**Problem description:**
State how many lines in the listing contain the string "pulley", and add nothing to that number.

══════════

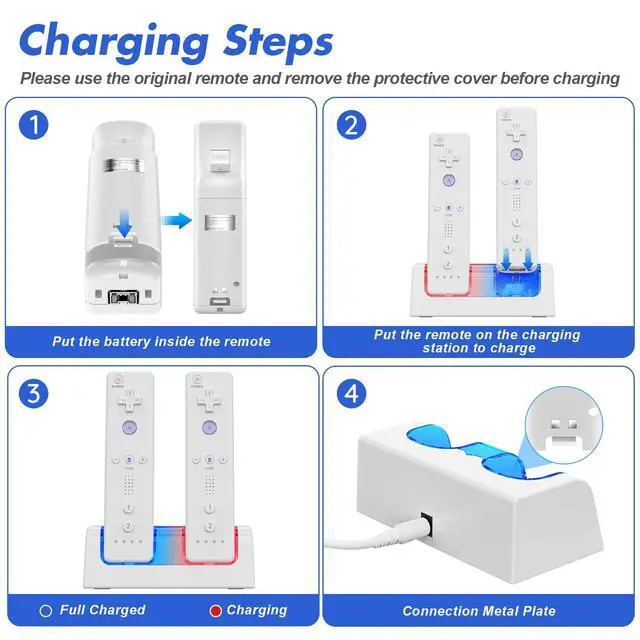 Charging Steps

Please use the original remote and remove the protective cover before charging

1

Put the battery inside the remote

2

Put the remote on the charging station to charge

3

Full Charged

Charging

4

Connection Metal Plate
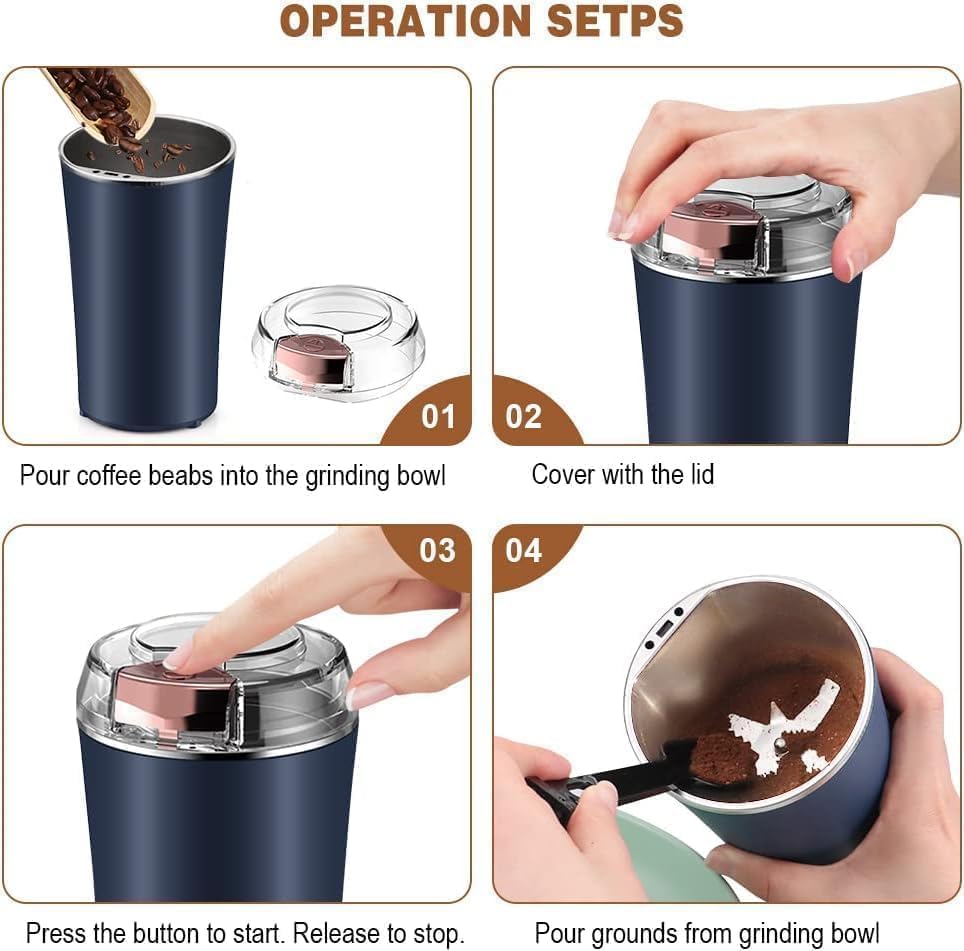 OPERATION SETPS

01

Pour coffee beabs into the grinding bowl

02

Cover with the lid

03

Press the button to start. Release to stop.

04

Pour grounds from grinding bowl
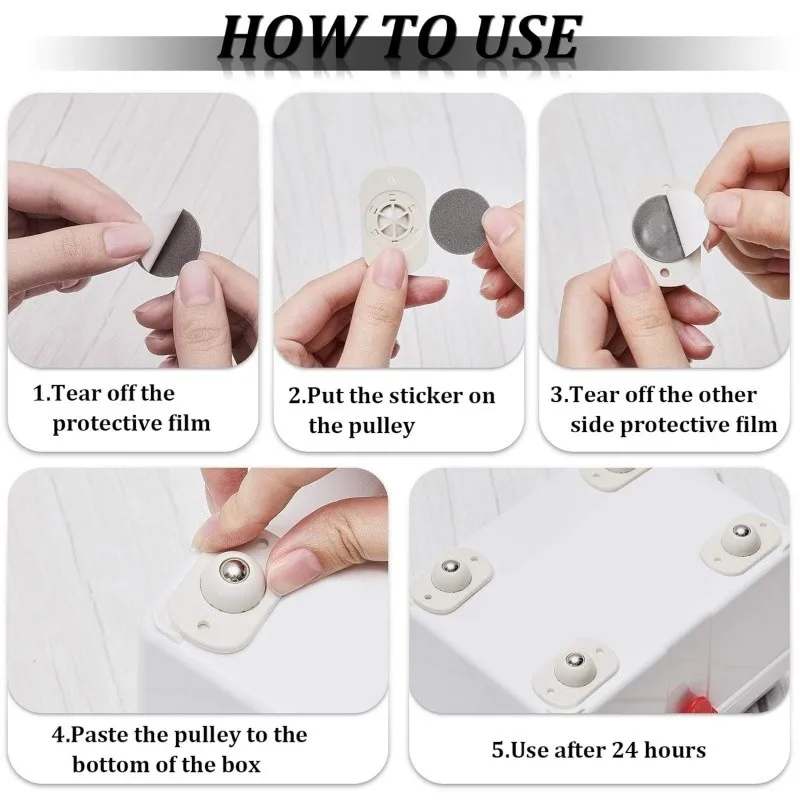 HOW TO USE

1.Tear off the protective film

2.Put the sticker on the pulley

3.Tear off the other side protective film

4.Paste the pulley to the bottom of the box

5.Use after 24 hours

══════════

**Answer for this exercise:**
2